With this teaching in mind, they've opened Casa Juan Diego's Thanksgiving to many who have never celebrated the American holiday before. Whether or not those immigrants and refugees will ever celebrate it again, they're grateful for the clothing, medical care and shelter they receive, at the house named for the Mexican saint and Marian visionary.
Mark Zwick also encouraged Americans to keep others' needs in mind on the day after Thanksgiving. That day, nicknamed “Black Friday,” has become a holiday-shopping bonanza for consumers, retailers, and manufacturers.
Others have retaliated by designating the same date as a worldwide “Buy Nothing Day.” While that sentiment has some resonance with Catholic Worker principles, Mark Zwick offered a better idea: to give away clothing that day, and even consider making “Black Friday” the beginning of a yearlong campaign to buy clothes only for the poor, rather than for oneself.
Father Woody's Haven of Hope in Denver, Colorado has enough space to provide meals to 250 homeless and hungry people. That's why the staff and volunteers have taken to serving each meal in several shifts to accommodate around 800 daily guests who depend on them for food as well as showers, laundry, and often clothing.
When the Franciscan-inspired shelter (named for a late, beloved local priest) opened its new building in 2007, the 250-capacity space seemed large. It doesn't anymore: “We're seeing probably seven to nine new faces a day,” Executive Director Melinda Paterson told CNA. “You think, every month: 'Please, let there be enough food. Please, let there be enough to provide and feed them.'”

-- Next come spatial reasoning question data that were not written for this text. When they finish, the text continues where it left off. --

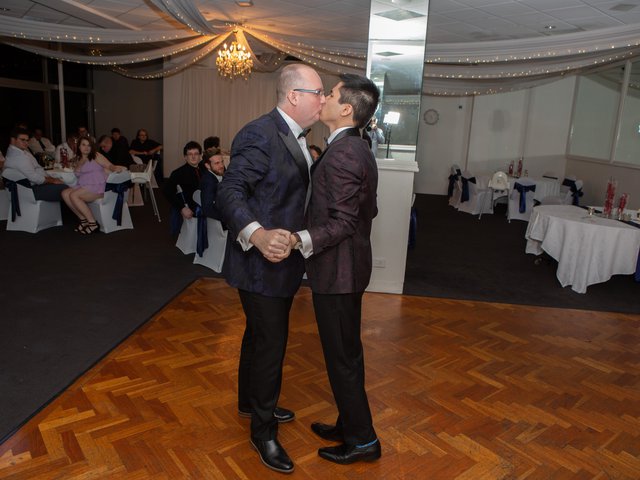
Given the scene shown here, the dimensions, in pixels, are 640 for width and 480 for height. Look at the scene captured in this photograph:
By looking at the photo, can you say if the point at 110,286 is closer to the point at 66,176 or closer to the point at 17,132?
the point at 66,176

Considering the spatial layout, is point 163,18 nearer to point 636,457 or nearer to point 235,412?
point 235,412

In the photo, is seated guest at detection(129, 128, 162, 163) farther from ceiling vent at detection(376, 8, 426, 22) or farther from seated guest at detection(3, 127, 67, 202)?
ceiling vent at detection(376, 8, 426, 22)

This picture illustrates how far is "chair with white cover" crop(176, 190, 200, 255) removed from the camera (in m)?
5.69

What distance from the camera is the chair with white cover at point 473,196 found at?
931 cm

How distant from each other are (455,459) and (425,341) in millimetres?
1371

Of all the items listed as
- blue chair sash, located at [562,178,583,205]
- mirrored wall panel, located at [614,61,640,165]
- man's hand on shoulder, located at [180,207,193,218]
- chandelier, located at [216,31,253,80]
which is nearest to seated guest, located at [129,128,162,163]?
chandelier, located at [216,31,253,80]

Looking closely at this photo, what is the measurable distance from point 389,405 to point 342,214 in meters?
1.35

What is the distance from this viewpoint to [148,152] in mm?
10367

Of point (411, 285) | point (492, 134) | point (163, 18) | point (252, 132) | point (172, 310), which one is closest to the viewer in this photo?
point (252, 132)

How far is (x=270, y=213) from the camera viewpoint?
6.41 feet

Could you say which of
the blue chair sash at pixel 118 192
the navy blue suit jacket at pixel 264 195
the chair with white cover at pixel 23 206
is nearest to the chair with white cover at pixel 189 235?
the blue chair sash at pixel 118 192

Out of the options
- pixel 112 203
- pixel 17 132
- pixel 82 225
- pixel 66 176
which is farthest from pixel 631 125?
pixel 17 132

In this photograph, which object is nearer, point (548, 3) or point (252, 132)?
point (252, 132)

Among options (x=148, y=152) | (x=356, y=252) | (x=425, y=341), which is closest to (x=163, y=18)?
(x=148, y=152)
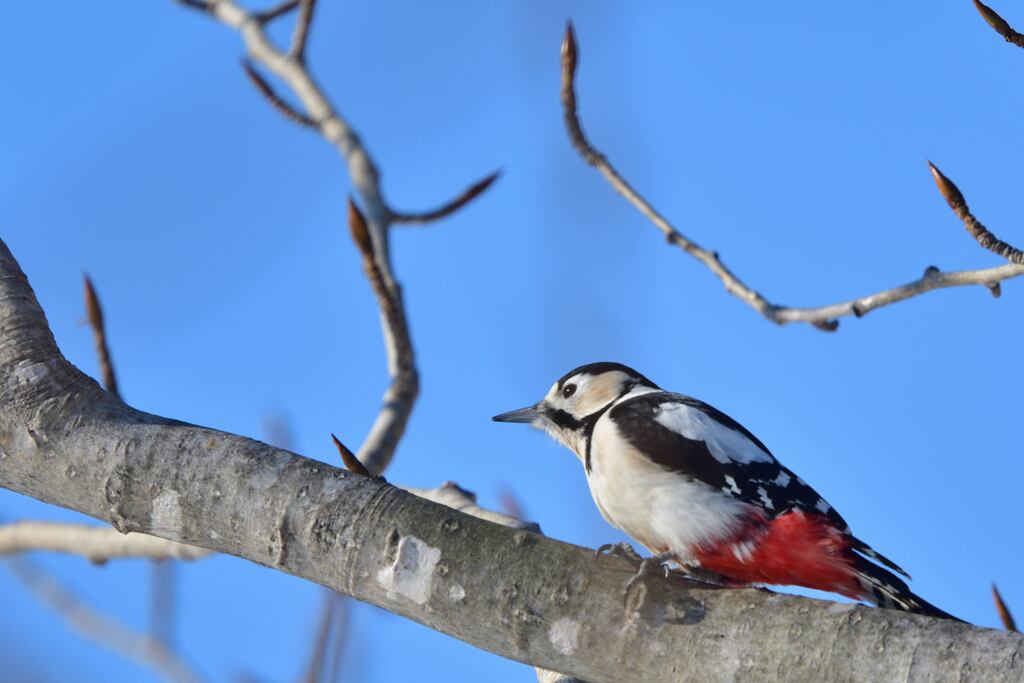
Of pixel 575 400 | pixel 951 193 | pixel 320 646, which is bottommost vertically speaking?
pixel 320 646

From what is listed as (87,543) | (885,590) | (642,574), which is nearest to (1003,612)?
(885,590)

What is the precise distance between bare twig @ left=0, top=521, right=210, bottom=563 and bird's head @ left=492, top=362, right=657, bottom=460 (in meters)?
1.02

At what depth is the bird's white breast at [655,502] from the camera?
2.29m

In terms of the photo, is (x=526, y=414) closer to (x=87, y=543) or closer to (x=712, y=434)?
(x=712, y=434)

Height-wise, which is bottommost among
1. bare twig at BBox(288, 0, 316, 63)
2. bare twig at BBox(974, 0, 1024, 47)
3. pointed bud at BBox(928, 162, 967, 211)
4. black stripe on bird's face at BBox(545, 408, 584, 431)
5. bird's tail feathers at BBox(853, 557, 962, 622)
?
bird's tail feathers at BBox(853, 557, 962, 622)

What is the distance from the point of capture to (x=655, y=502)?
7.81 feet

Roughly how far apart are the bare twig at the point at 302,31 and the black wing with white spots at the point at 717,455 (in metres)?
1.55

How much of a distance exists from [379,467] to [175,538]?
0.90 meters

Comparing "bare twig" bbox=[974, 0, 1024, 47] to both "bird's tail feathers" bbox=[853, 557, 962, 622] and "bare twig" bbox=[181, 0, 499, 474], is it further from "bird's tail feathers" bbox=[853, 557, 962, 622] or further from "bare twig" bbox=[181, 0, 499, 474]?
"bare twig" bbox=[181, 0, 499, 474]

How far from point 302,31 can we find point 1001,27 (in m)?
2.08

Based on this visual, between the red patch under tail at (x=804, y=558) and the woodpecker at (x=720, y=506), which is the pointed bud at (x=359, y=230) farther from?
the red patch under tail at (x=804, y=558)

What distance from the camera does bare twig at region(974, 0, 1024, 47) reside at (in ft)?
6.38

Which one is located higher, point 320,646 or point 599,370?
point 599,370

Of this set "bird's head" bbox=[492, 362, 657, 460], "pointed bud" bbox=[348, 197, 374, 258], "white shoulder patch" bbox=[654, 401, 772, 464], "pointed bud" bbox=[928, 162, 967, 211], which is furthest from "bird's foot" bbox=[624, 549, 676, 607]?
"bird's head" bbox=[492, 362, 657, 460]
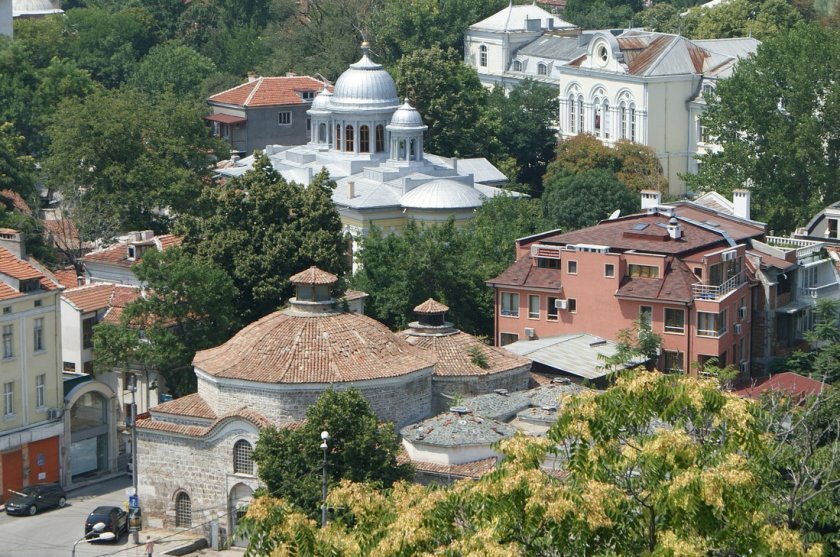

She wants the shelter to be, as much as possible, a loving home for the homeless. Many of them have lost touch with their family and friends, for a variety of reasons. Although Father Woody's is closed on Thanksgiving Day, to allow their staff to rest and celebrate with their families, the kitchen workers showed their love by serving three days' worth of Thanksgiving dinners –an estimated 2,400 of them– from Nov. 22-24.
While the staff members respect guests' privacy, Paterson said they regularly receive messages from parents, siblings, and children. They're thankful for the shelter that may have saved the life of their loved one, spending Thanksgiving far from home. Staff members pass the messages along when possible. Some linger on a bulletin board, in case someone ever shows up again.
Once Thanksgiving has given way to “Black Friday,” the long line outside Father Woody's will attest to both halves of the statement Jesus made in Mark's gospel. “The poor you will always have with you” – and yet, as he also said: “whenever you wish, you can do good for them.”
“We just are clothing too many people,” Melinda Paterson said, estimating the shelter's capacities. “We're 100-percent donations, in our clothing. We just don't have what we need to clothe them.”
“We didn't have any socks today, any underwear, any– you know, essentials.” Thanksgiving-weekend holiday shoppers might want to keep this “Christmas list” in mind.